Oggi, con il crescere delle violenze politiche, la scoperta di depositi di armi, gli assalti a sfondo religioso contro politici, artisti, ambasciate, alcuni membri dell'opposizione tunisina e attivisti accusano frange delle Leghe – che negano – d'essere dietro al clima di violenza e, in qualche modo, d'essere legate al partito di maggioranza, gli islamisti di Ennahda. Nei loro giubbottini giallo fluorescente, spiega Slim Ben Ayad delle Leghe di Kabareia, i membri aiutano nel quartiere quando «c'è un vuoto di sicurezza, per esempio durante le elezioni dell'ottobre 2011 eravamo ai seggi».

Lo stesso giubbotto fluorescente è comparso ad Assiut, 400 chilometri a sud del Cairo. La Gama'a al-Islamiyya, gruppo che nel 1997 uccise 62 persone in un attentato a Luxor e oggi fa parte della vita politica del post Mubarak, lo ha distribuito ai suoi affiliati dei "comitati popolari". Ad Assiut, la loro formazione – per far fronte ai persistenti vuoti di sicurezza – è stata annunciata da poco. In Tunisia ed Egitto, il sorgere di gruppi di protezione civile paralleli alle forze dell'ordine – anche se non armati – diventa per opposizioni, attivisti e osservatori internazionali una preoccupazione e la prova di un crescente vuoto di sicurezza cui i governi non sanno far fronte.

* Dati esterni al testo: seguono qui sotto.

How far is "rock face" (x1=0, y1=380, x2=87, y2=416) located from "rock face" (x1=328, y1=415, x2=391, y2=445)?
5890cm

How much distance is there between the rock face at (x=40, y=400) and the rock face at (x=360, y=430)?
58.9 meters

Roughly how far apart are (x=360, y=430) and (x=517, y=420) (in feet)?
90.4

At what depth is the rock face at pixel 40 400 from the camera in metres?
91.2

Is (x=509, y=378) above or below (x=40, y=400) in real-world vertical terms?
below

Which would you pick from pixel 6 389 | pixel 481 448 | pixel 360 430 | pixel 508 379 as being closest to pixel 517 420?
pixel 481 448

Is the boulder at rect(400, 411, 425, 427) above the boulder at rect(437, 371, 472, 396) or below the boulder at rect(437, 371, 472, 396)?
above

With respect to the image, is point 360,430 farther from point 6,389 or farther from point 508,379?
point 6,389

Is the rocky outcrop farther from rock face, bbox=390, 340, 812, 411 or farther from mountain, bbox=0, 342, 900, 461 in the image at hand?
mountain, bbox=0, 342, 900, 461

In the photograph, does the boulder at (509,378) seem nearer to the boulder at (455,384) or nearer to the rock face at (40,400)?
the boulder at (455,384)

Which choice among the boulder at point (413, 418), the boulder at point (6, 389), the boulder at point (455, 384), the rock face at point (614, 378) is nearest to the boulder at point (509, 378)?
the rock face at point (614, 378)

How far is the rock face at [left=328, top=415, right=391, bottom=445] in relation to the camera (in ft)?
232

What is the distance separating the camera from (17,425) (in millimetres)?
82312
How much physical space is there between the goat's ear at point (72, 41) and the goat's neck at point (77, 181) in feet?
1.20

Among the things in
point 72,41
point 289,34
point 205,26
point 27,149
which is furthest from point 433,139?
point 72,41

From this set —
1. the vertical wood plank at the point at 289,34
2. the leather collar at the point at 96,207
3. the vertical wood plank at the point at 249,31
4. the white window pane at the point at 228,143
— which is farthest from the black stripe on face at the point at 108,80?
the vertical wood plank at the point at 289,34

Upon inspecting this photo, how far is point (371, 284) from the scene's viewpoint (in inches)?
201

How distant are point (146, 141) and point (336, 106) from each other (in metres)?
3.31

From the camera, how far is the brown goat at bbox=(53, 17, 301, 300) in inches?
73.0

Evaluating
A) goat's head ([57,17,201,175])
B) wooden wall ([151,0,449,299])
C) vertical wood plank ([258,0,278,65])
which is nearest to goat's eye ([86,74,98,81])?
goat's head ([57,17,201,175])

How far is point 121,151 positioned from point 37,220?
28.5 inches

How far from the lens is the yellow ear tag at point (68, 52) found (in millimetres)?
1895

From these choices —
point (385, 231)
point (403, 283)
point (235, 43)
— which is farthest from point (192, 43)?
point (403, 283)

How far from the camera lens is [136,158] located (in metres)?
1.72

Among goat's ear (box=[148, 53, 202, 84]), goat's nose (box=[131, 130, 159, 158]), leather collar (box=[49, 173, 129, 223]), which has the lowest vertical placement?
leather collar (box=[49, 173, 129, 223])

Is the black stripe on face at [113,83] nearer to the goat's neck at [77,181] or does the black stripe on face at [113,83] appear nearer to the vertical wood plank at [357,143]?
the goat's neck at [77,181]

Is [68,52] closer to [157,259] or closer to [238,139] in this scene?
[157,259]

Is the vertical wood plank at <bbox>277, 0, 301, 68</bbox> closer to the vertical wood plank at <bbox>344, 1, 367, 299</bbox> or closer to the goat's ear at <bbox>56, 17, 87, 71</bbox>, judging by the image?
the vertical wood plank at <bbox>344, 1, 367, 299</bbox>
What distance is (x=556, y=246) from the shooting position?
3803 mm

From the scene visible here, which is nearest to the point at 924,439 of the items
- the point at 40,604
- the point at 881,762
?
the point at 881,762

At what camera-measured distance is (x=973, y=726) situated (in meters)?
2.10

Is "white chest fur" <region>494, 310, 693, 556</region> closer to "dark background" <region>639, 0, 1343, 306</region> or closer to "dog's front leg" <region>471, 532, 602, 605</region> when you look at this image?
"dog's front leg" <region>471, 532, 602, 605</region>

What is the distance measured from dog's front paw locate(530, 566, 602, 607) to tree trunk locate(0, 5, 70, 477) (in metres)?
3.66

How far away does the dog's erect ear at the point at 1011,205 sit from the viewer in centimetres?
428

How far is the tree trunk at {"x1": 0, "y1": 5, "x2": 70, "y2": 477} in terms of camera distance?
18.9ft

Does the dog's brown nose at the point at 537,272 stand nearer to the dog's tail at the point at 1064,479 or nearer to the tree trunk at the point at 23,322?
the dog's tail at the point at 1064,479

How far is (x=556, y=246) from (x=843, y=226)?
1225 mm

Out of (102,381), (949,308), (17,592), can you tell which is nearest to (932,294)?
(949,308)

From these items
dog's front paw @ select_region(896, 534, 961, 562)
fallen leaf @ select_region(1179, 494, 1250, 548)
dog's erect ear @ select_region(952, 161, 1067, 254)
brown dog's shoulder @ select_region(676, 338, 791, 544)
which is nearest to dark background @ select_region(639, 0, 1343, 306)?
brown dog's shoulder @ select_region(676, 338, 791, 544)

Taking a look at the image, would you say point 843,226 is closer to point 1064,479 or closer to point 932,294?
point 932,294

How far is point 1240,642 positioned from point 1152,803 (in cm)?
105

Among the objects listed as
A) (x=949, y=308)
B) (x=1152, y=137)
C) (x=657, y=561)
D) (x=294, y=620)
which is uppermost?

I nuovi eletti d'Egitto e Tunisia hanno promesso, appena arrivati al potere, una riforma degli apparati di sicurezza tanto odiati dalla popolazione perché simbolo delle brutalità dei passati regimi. Hanno ereditato colossali strutture corrotte e intimamente ancora leali a un Ancien régime cristallizzato nella sua burocrazia. Il paradosso è che ora i leader islamisti devono affrontare una sempre più precaria situazione nelle strade – scontri, dissenso, violenze – lavorando assieme a quegli ufficiali che per decenni hanno avuto un solo obiettivo: stanare gli islamisti. I poliziotti che in queste settimane hanno scioperato al Cairo accusano la leadership dei Fratelli musulmani di voler infiltrare i vertici del ministero dell'Interno. Il presidente Mohamed Morsi sembra voler evitare lo scontro e preferire un'inefficace convivenza ai danni della sicurezza interna. In Egitto e Tunisia, però, la transizione è bloccata dall'instabilità.

Senza sicurezza nelle strade e con economie malate di incertezza diventa difficile trasformare i risultati delle rivoluzioni del 2011 in coerenti processi democratici.